--- Task material Enclosed Below ---
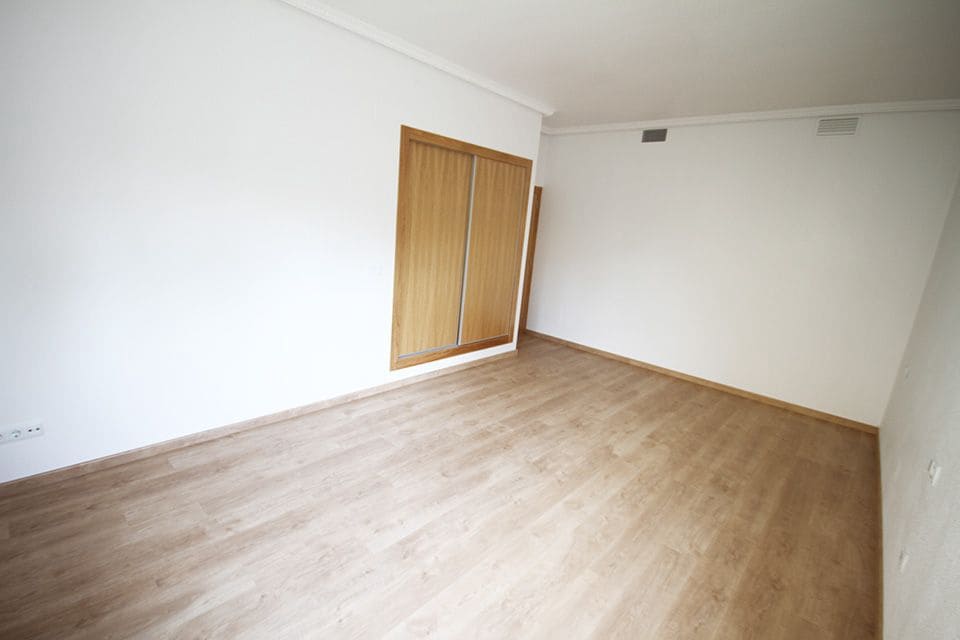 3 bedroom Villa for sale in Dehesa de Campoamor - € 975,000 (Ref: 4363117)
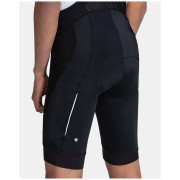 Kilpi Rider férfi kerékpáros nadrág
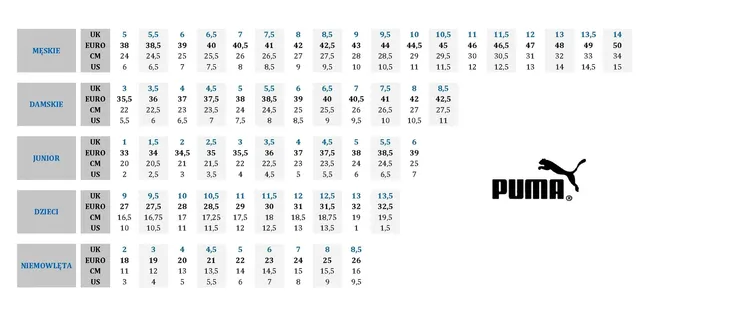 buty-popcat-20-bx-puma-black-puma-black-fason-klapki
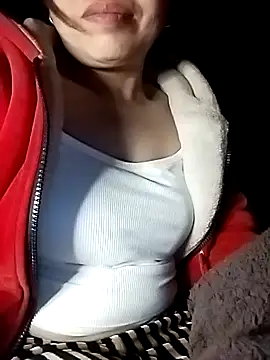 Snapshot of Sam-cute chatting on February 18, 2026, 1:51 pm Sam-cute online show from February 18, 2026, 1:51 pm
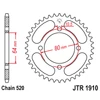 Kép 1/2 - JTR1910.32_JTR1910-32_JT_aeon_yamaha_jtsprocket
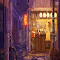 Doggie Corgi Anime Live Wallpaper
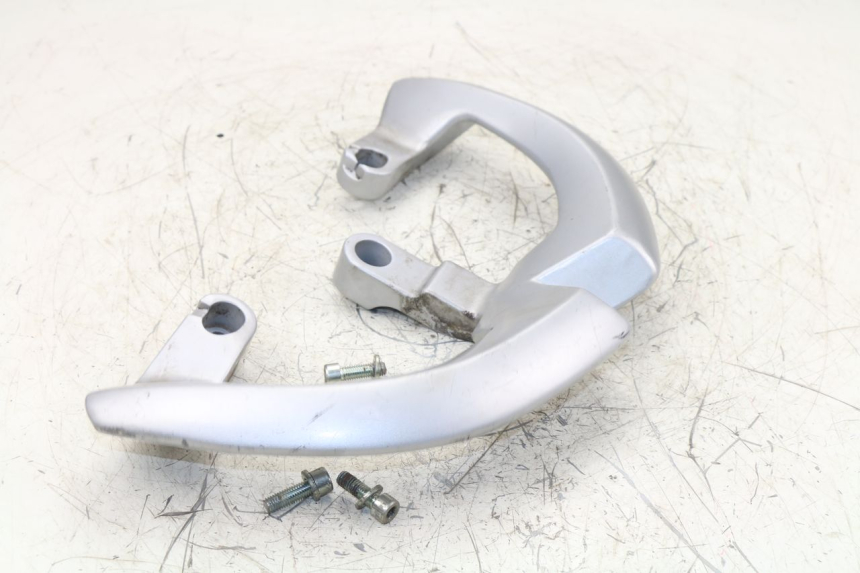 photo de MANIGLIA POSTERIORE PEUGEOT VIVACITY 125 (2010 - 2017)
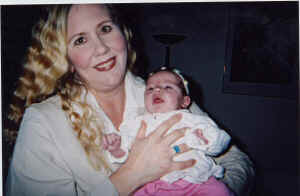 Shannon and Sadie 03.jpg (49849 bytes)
--- End of Enclosed Task material ---
--- Task material Enclosed Below ---
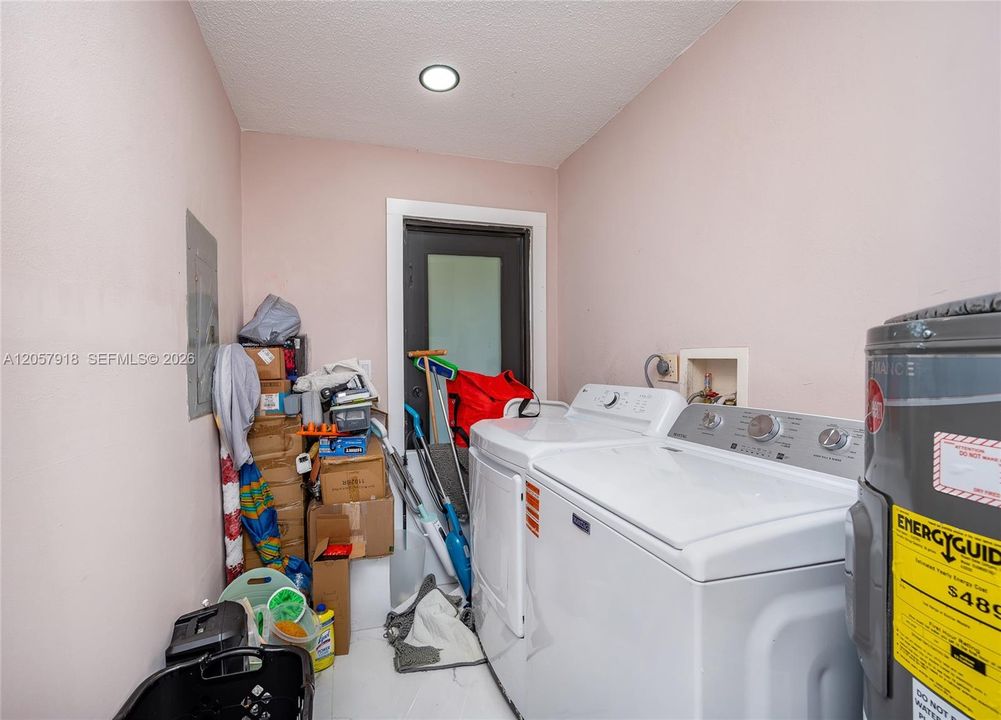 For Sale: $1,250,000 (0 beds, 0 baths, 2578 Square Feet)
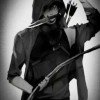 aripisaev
--- End of Enclosed Task material ---
About this exercise: Reproduce the material above word for word, beginning with the line that contains "3 bedroom Villa" and continuing through the line that contains "Snapshot of Sam-cute". Leave the pictures out.

Exercise result:
 3 bedroom Villa for sale in Dehesa de Campoamor - € 975,000 (Ref: 4363117)
 Kilpi Rider férfi kerékpáros nadrág
 buty-popcat-20-bx-puma-black-puma-black-fason-klapki
 Snapshot of Sam-cute chatting on February 18, 2026, 1:51 pm Sam-cute online show from February 18, 2026, 1:51 pm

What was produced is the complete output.